没错,她在客厅装了摄像头,对着爬行垫和婴儿床。她上班的时候时不时打开手机看一眼,看我有没有按照她的标准流程带孩子。
有一次她晚上回来,翻着手机跟我说:“妈,今天下午豆豆睡了两个半小时,书上说这么大的婴儿白天小睡不能超过两小时,否则影响晚上睡眠。下次睡到两小时你把他叫醒。”
“叫醒了哭咋办?”
“哭一会儿就好了。”
“孩子在睡觉你把他叫醒,这不折腾人吗?”
方敏的脸色沉下来:“妈,这些都有科学依据的,你听我的行不行?”
我张了张嘴,把到嘴边的话咽了回去。
行。你说行就行。
豆豆六个月开始吃辅食,方敏买了一台辅食机,好几百块钱,说是进口的。
她把胡萝卜蒸熟,放进辅食机里打成泥,装进一个硅胶的小盒子里,一盒一盒码在冰箱冷冻层。每次吃的时候拿出一盒,用温水化开,再用一个感温勺喂。
我看着这通操作,心里那个别扭。
“妈,你以前喂我们也是这么喂的?”方敏问我。
“喂你们?你们小时候哪有这条件。你四个月的时候我拿筷子蘸了米汤往你嘴里抿,抿了两天你就不吃母乳了,光喝米汤。”
方敏的脸白了。
“妈!四个月不能喂米汤!孩子消化不了!”
“你不好好的吗?长到三十多岁了,哪有问题?”
“那是运气好!万一出事了怎么办?”
“能出啥事?你姥姥当年喂你舅舅,两个月就喂米汤了,你舅舅现在五十多了,壮得跟牛一样。”

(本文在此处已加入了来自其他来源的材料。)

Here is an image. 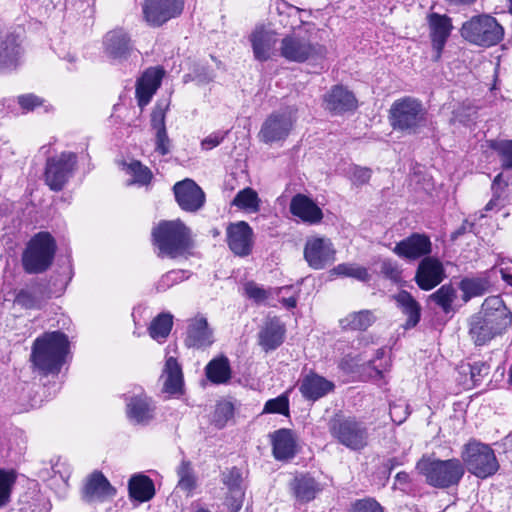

方敏气得不行,拿着手机搜了半天,把一篇文章怼到我面前:“妈你看,世界卫生组织建议,婴儿满六个月之前只能喝母乳或配方奶,不能添加任何辅食!”
我扫了一眼那篇文章,没看进去。
“行,你说的都对,我听你的。”
这句话成了我在杭州四年的口头禅。不管方敏说什么,我都说“行,听你的”。不是妥协,是累。我不想跟她吵,吵赢了又能怎样?她是我闺女,我把她养大了,她过上了比我好一百倍的日子,我还有什么不满足的?
豆豆一岁的时候,我回了一趟老家。
公公在敬老院里摔了一跤,大腿骨裂了,敬老院打电话让我回去处理。我跟方敏说了,她不太高兴。
“妈,你回去了谁带豆豆?”
“请几天假呗,或者让刘磊他妈来顶几天。”
“他妈在老家带他哥的孩子,来不了。”
“那就请育儿嫂。”
“临时请的育儿嫂靠得住吗?万一对豆豆不好呢?”
我在电话这头沉默了。
“妈,你能不能跟你那边说说,再拖几天?”
“你爷爷腿断了,拖着不治,以后瘫了咋办?”
方敏不说话了。
我知道她在想什么。她觉得我不够重视豆豆,觉得我在她最需要的时候撂挑子。但她不知道的是,这些年要不是我帮她带孩子,她那个班上的班,早就黄了。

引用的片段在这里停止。